En el caso de Dashiell Hammett, la novela negra que a mí más me gusta y de la que yo he aprendido más cosas es Cosecha roja. Ahí Hammett cuenta la historia de una localidad que se llama Personville, que acaba cambiando su nombre por Poisonville, como consejo de la putrefacción y de la corrupción de un capitalismo salvaje que convierte a todos habitantes en seres mezquinos y depredadores. De la misma manera hay un guiño cómico y un homenaje en Pequeñas mujeres rojas, porque ese pueblo de la meseta Norte Castellana, que podría ser cualquier pueblo aunque no sea ninguno, un espacio mítico a la manera de Comala, se llama Azafrán, esa especia maravillosa con la que se hacen guisos sensacionales, se convierte en Azufrón, en referencia a ese azufre infernal, a esa boca del infierno en la que el silencio y la memoria mal digerida han convertido a el lugar. Y al fin y al cabo, es al centro del centro del infierno a dónde se dirige Paula Quiñones, la protagonista de la historia, la forastera que llega a al pueblo desconocido cuando va de cabeza al único lugar del pueblo adonde no debería ir, que es el hostal.
Alguna vez alguien me dijo que todo escritor tiene en su mesa de noche algunas obsesiones y un puñado de traumas y complejos con los que se la pasa el resto de su vida escribiendo.

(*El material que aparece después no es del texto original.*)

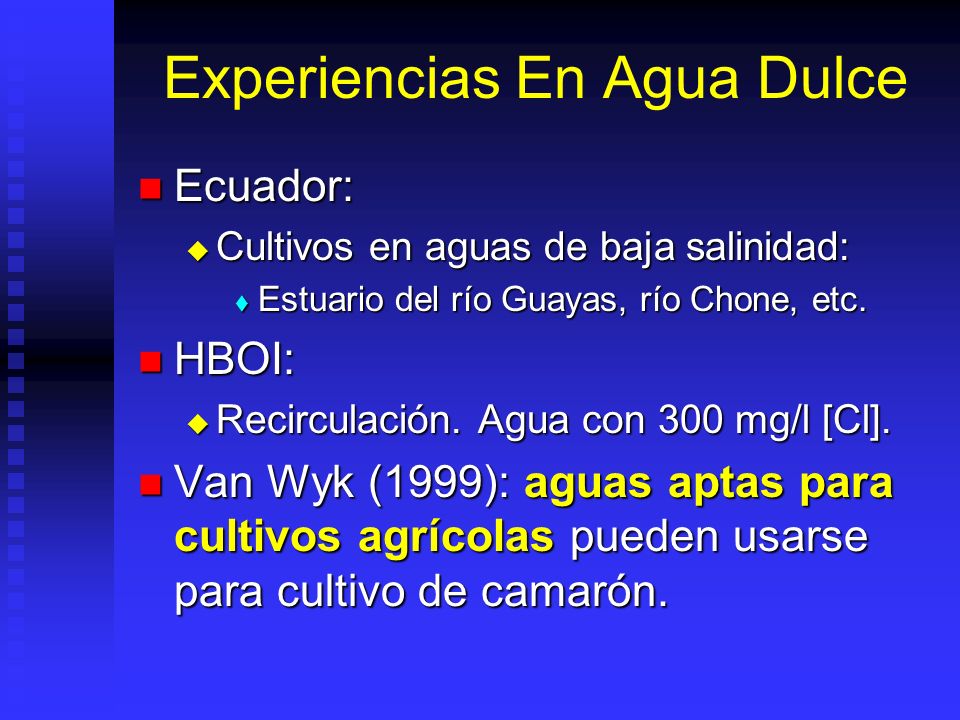 Experiencias En Agua Dulce

Ecuador:

Cultivos en aguas de baja salinidad:

Estuario del río Guayas, río Chone, etc.

HBOI:

Recirculación. Agua con 300 mg/l [Cl].

Van Wyk (1999): aguas aptas para cultivos agrícolas pueden usarse para cultivo de camarón.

Como todo ser humano, tengo mis fantasmas particulares. Y esos fantasmas se te van colando de unas novelas a otras. Es verdad que en Pequeñas mujeres rojas reconozco ciertos conflictos que vivía cuando era una niña, que he vivido de adolescente y que ahora en mi madurez me acompañan. Igual que en todas las novelas, yo aprecio que hay un proceso, por una parte una especie de introspección, de reflexión sobre lo que pienso de la realidad, de la literatura, de la conexión de la realidad con la literatura, de tu propia vida, de lo que te duele; pero al mismo tiempo hay una enajenación, porque a través de los personajes y esas ficciones que son verdad, porque las vamos metabolizando, tienes la capacidad para ver la realidad a través de otros ojos que no son exactamente los tuyos y aprender cosas. Yo creo que quiénes escribimos, también estamos inmersos en un proceso constante de aprendizaje y que eso lo nota quién lee. Ese estímulo, esa curiosidad, al final, pasan de quién escribe a quién lee.
Ahora me siento feliz y, al mismo tiempo, me siento muy cansada, porque la escritura de este libro ha sido muy exigente, de verdad. Por el esfuerzo hecho desde el punto de vista físico y personal, para hacer un ejercicio de memoria en el que he tenido que posicionarme frente a la realidad que ahora estamos viviendo en España. Me siento muy cansada, pero al mismo tiempo estoy contenta, porque he recibido lecturas muy gratificantes y eso me hace muy feliz.